My mother had returned to Fresno and finally I left Los Angeles, too. I knew that my mother wanted to show me off as she’d carried every magazine or newspaper in which I had work to luncheons and club meetings!
She should have been a press agent.
Rather than rent a car and drive the four hours it took I decided to take a bus. Fresno is in the San Joaquin Valley and on the bus were many people I assumed were the farm workers that César Chávez was representing. A lot of his actions were taking place in the small farming town of Delano and many of the passengers were going there.
This man was going to Bakersfield.
This woman was, in fact, going to Delano with her three young children and I couldn’t help but think of Dorothea Lange’s photograph of the young mother and child and all the Grapes of Wrath-type stories that were based on this very part of California.
If I had driven I know I would have stopped, looked around and drawn more, but the bus only stopped for passengers to get on or get off!
And finally, we were in Fresno. It was such a different scene from the Port Authority Bus Terminal.
It actually was good to see the friends and I made the rounds.
I had to go to a place that was a favorite: Farrell’s Ice Cream Parlor!
My mother and I went to a screening of a French documentary, Un Mur à Jérusalem by Frédérique Rossif and Alfred Knobler with the participation of Richard Burton. The film focuses on the rise of Israel as a nation starting with documents from the 19th century! Fascinating.
And we visited a farmers market which was unique because Fresno is the heart of American Agribusiness and the food on display was literally straight off of the tree/out of the ground!
Then it was time to leave Fresno and fly up to San Francisco where I visited friends I hadn’t seen for a while.
It was interesting to be in San Francisco after being in Los Angeles.
While LA seemed to be welcoming the future with people talking about the changing character of the city — which, thanks to the Tonight Show’s arrival LA had instantly become the center of popular culture — San Francisco appeared to be celebrating its past!
Many bars were decorated in 19th century drag and one club was tricked out as a Prohibition era speakeasy.
It was in a basement of a pretty anonymous building and you knocked on a door to be looked over and usually allowed in!
At still another club, every night was a 1900 New Year’s Eve!

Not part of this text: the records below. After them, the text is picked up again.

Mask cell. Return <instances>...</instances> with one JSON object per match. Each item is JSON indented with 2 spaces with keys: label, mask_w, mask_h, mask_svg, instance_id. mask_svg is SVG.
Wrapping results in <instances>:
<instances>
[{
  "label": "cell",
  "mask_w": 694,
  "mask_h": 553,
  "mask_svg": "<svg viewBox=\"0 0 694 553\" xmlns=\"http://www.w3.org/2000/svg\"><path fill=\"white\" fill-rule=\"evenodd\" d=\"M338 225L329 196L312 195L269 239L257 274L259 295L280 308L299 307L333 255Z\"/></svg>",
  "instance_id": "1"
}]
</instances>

Some were still celebrating the passing of the more recent ’60s!
Henry’s Africa on Van Ness Avenue.
I visited illustrator Larry Duke, who I was introduced to by Craig Simpson. I had persuaded Craig to photograph Streisand in 1960.
It was the first time she had been photographed by a real professional photographer who did editorial and advertising work and not just headshots and graduation photos! She was 18.
Larry did a lot of work with Levi Strauss and invited me to come to his spacious studio where he and an art director were going over the concepts for a new job!
Afterwards we went to dinner at The Hoffman Grill, another very atmospheric place with a warm, big-city ambiance. It was one of Larry’s favorites.
Then I left and went back to Manhattan. I’d been invited to a small gathering of friends at the sleek Park Avenue apartment of Christabel Berry. There was Andrea (Mrs. T. Cheever) Cowden who had the most subtle sense of humor. You never knew if Andrea realized that she was being genteelly hilarious but for the fact that she’d frequently have her cook come into the drawing room of her spacious upper Madison Avenue duplex and juggle kitchen equipment for guests!
That was a tip-off.
She was one of the last of a vanishing Manhattan breed, the one characterized by Ruth Draper in her unforgettable monologue, The Italian Lesson!
Here is Andrea at the Kennedy White House wearing blue (standing behind Jackie).
It was so good to be with her again.
But I couldn’t stop thinking about the Mexican family on the bus — the mother with her three young children — going to Delano, California.